BEGIN
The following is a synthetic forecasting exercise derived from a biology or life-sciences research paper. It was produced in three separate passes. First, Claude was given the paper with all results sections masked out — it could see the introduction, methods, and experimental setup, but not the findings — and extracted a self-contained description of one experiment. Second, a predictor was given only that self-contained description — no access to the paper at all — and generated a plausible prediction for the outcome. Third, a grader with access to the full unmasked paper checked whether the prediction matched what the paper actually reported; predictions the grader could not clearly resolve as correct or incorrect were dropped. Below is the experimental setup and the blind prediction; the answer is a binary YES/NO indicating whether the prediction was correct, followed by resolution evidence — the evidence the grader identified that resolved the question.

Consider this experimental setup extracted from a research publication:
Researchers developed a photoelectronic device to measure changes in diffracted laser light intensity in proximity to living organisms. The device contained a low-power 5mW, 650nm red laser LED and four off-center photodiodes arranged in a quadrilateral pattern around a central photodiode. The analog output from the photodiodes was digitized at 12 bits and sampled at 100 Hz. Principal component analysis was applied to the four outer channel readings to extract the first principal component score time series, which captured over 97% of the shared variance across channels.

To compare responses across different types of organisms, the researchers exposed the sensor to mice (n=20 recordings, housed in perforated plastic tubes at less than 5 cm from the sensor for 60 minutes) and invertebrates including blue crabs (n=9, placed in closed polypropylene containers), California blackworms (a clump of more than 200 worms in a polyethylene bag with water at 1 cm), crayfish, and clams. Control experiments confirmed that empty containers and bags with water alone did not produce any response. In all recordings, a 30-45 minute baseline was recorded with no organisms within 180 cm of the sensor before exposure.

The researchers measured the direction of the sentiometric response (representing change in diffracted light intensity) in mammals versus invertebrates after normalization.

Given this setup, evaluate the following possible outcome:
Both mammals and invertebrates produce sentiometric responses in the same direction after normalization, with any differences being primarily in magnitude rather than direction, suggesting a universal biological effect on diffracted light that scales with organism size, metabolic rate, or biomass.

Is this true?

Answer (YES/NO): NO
END
Repeat all the records. Match each line exactly.

The following is a synthetic forecasting exercise derived from a biology or life-sciences research paper. It was produced in three separate passes. First, Claude was given the paper with all results sections masked out — it could see the introduction, methods, and experimental setup, but not the findings — and extracted a self-contained description of one experiment. Second, a predictor was given only that self-contained description — no access to the paper at all — and generated a plausible prediction for the outcome. Third, a grader with access to the full unmasked paper checked whether the prediction matched what the paper actually reported; predictions the grader could not clearly resolve as correct or incorrect were dropped. Below is the experimental setup and the blind prediction; the answer is a binary YES/NO indicating whether the prediction was correct, followed by resolution evidence — the evidence the grader identified that resolved the question.

Consider this experimental setup extracted from a research publication:
Researchers developed a photoelectronic device to measure changes in diffracted laser light intensity in proximity to living organisms. The device contained a low-power 5mW, 650nm red laser LED and four off-center photodiodes arranged in a quadrilateral pattern around a central photodiode. The analog output from the photodiodes was digitized at 12 bits and sampled at 100 Hz. Principal component analysis was applied to the four outer channel readings to extract the first principal component score time series, which captured over 97% of the shared variance across channels.

To compare responses across different types of organisms, the researchers exposed the sensor to mice (n=20 recordings, housed in perforated plastic tubes at less than 5 cm from the sensor for 60 minutes) and invertebrates including blue crabs (n=9, placed in closed polypropylene containers), California blackworms (a clump of more than 200 worms in a polyethylene bag with water at 1 cm), crayfish, and clams. Control experiments confirmed that empty containers and bags with water alone did not produce any response. In all recordings, a 30-45 minute baseline was recorded with no organisms within 180 cm of the sensor before exposure.

The researchers measured the direction of the sentiometric response (representing change in diffracted light intensity) in mammals versus invertebrates after normalization.

Given this setup, evaluate the following possible outcome:
Both mammals and invertebrates produce sentiometric responses in the same direction after normalization, with any differences being primarily in magnitude rather than direction, suggesting a universal biological effect on diffracted light that scales with organism size, metabolic rate, or biomass.

Is this true?

Answer (YES/NO): NO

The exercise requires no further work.